FIGURE 4.

Gcn4p and Gln3p co-regulate gene expression in response to rapamycin treatment. A, a wild-type (WT) strain and those containing the indicated gene deletions were grown on synthetic agar plates containing either ammonia (NH₄⁺) or GABA as the nitrogen source for 3 days at 30 °C. B, yeast cells deleted for GCN4, GLN3, and UGA3, as indicated, were transformed with a plasmid encoding a lacZ reporter gene fused to the UGA1 promoter. Cells were cultured in synthetic medium containing ammonia (NH₄⁺) as the nitrogen source and then switched to synthetic medium containing 10 mm GABA as the nitrogen source for 6 h, and β-galactosidase activity was measured. The fold change in β-galactosidase activity from cells grown in GABA medium compared with those grown in ammonia from two independent cultures ± S.E. is shown. Values are normalized to the untreated control sample in wild-type cells.
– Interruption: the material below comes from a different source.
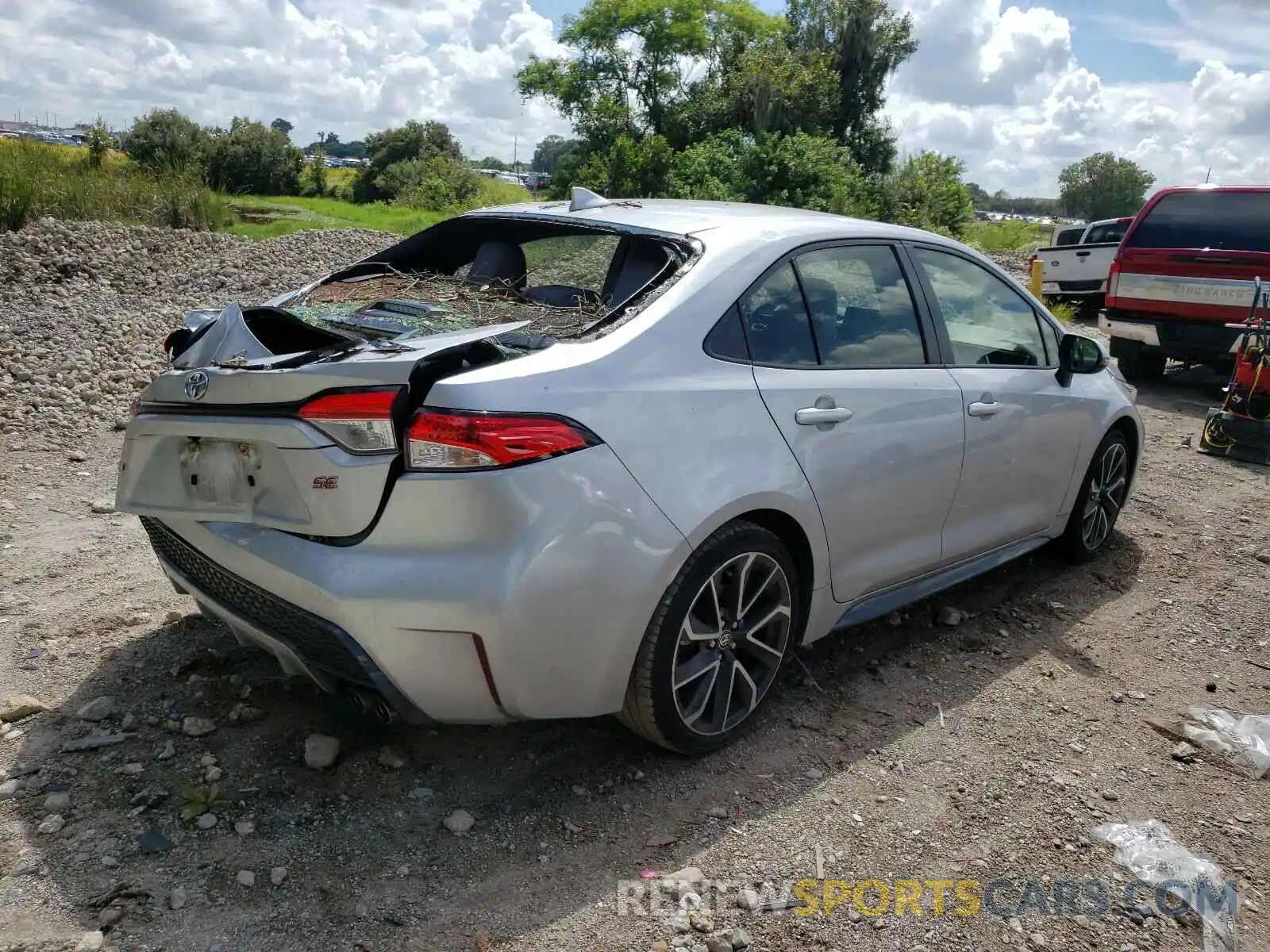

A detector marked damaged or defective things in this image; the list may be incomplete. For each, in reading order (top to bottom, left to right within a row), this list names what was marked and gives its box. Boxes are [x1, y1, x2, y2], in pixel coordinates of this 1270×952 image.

damaged rear end of car [117, 206, 695, 720]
C, β-galactosidase activity was measured in wild-type and gcn2Δ cells encoding P_GCRE-lacZ, which were grown in synthetic medium containing ammonia as the nitrogen source in the presence (NH₄⁺ + AA) or absence (NH₄⁺) of all 20 amino acids. Alternatively, cells were treated with 200 nm rapamycin (NH₄⁺ + Rap) or grown in medium containing GABA as the nitrogen source for 6 h as indicated. D, wild-type and mutant cells containing a P_GATA-lacZ reporter plasmid containing the consensus GATA element were grown and assayed as described for C.